ENTRIES PROVIDED
━━━━

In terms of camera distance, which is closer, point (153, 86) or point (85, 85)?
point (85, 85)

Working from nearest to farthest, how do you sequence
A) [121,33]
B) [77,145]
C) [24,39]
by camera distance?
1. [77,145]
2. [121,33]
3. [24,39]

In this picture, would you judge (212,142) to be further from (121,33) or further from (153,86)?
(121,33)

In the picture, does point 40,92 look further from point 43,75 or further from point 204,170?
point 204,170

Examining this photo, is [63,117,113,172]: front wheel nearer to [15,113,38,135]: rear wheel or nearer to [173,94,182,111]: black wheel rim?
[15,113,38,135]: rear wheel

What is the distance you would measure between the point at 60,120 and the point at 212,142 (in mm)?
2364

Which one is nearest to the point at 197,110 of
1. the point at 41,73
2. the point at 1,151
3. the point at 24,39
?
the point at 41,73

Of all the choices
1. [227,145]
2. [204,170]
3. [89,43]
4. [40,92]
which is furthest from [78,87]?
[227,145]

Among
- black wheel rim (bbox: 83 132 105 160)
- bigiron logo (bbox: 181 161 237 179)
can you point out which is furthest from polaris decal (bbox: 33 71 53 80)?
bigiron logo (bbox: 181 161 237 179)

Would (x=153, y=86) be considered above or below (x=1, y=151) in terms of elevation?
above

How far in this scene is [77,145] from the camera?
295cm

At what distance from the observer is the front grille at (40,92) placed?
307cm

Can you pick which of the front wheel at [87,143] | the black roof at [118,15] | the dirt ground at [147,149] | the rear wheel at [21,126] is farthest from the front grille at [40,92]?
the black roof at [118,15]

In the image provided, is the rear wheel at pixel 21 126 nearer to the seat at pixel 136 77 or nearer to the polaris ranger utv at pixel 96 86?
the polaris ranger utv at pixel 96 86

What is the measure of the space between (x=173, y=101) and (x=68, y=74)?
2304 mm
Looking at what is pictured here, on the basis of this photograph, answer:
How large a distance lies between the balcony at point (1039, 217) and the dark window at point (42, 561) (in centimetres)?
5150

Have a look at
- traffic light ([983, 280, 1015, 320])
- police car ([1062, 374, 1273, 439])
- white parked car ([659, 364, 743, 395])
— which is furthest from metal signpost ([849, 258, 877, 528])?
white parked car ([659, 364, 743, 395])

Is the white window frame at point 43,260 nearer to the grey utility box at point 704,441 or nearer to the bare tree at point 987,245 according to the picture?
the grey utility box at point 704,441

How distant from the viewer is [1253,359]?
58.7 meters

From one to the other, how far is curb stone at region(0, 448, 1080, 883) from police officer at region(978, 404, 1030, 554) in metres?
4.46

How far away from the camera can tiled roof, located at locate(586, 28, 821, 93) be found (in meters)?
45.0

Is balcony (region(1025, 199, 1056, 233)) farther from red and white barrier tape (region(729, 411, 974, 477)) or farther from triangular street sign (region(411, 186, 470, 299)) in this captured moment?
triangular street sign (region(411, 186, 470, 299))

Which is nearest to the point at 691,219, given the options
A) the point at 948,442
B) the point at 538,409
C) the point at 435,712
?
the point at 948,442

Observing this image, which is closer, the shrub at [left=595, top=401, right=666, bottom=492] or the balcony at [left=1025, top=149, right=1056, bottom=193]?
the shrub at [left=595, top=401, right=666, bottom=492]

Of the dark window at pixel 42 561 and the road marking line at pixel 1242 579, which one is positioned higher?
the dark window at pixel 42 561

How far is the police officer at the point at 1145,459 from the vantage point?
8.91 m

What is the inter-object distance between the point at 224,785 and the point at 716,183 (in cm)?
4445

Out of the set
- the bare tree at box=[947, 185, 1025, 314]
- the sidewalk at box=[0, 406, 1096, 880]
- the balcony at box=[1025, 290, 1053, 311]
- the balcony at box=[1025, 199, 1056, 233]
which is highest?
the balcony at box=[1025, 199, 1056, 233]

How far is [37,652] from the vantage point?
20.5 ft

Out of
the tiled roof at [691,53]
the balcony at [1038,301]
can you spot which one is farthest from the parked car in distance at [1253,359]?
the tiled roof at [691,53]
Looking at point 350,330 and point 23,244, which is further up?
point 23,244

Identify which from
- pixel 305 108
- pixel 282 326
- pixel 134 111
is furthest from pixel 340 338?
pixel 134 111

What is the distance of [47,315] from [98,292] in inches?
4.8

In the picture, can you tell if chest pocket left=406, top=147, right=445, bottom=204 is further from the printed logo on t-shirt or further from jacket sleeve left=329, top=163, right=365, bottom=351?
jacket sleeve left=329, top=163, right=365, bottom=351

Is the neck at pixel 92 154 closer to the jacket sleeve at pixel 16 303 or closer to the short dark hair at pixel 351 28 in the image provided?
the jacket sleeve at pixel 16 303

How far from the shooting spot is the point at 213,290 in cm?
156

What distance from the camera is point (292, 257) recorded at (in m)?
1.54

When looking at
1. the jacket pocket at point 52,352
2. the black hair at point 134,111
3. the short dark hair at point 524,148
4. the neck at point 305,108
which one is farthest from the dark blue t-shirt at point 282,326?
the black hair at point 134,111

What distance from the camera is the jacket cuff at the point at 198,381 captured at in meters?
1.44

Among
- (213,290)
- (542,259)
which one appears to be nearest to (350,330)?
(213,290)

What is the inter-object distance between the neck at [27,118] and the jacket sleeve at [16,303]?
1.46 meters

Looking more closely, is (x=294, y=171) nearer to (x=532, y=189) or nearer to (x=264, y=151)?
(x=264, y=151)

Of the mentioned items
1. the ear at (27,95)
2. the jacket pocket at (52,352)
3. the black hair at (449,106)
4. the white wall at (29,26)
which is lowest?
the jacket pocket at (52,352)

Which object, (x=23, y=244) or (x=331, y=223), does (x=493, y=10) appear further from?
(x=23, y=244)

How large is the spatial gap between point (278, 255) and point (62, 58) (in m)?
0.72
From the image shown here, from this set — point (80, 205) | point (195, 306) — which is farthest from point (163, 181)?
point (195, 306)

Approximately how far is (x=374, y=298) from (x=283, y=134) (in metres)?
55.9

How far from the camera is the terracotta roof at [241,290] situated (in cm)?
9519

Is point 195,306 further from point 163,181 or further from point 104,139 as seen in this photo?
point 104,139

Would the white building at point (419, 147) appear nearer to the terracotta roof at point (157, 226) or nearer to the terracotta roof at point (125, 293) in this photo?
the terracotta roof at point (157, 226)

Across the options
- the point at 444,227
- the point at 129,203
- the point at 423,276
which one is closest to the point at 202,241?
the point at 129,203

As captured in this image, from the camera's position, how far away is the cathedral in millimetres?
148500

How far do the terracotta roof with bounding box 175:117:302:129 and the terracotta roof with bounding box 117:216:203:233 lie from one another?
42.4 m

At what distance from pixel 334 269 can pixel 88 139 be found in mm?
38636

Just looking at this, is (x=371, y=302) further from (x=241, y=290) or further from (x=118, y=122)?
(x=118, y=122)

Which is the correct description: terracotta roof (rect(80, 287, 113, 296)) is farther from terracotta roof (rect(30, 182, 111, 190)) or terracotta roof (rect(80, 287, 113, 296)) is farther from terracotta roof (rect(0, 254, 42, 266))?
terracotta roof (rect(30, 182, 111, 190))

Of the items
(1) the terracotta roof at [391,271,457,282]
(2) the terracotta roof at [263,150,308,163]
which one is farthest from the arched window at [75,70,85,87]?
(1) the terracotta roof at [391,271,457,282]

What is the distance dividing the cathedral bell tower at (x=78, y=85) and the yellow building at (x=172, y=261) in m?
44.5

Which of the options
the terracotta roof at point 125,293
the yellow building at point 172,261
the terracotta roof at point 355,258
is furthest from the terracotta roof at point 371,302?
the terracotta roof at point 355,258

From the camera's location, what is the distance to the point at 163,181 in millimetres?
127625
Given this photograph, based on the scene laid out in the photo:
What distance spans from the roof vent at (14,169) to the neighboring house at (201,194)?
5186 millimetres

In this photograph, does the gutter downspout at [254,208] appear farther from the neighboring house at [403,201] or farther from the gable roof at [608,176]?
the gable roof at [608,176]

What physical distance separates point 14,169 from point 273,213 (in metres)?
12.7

━━━━

TO BE DONE
Output the line containing "What is the distance dividing" and all lines after it to the end of the records, exactly as given.

COMPLETED TASK
What is the distance dividing the cathedral bell tower at (x=78, y=85) and the yellow building at (x=172, y=261) in m?
44.5

Which of the options
the terracotta roof at point 125,293
the yellow building at point 172,261
the terracotta roof at point 355,258
is furthest from the terracotta roof at point 371,302?
the terracotta roof at point 355,258

From the camera's location, what is the distance to the point at 163,181 in millimetres?
127625
Given this photograph, based on the scene laid out in the photo:
What distance spans from the roof vent at (14,169) to the neighboring house at (201,194)?
5186 millimetres

In this photograph, does the gutter downspout at [254,208] appear farther from the neighboring house at [403,201] or farther from the gable roof at [608,176]?
the gable roof at [608,176]

What physical distance separates point 14,169 from point 273,213 (in metres)?
12.7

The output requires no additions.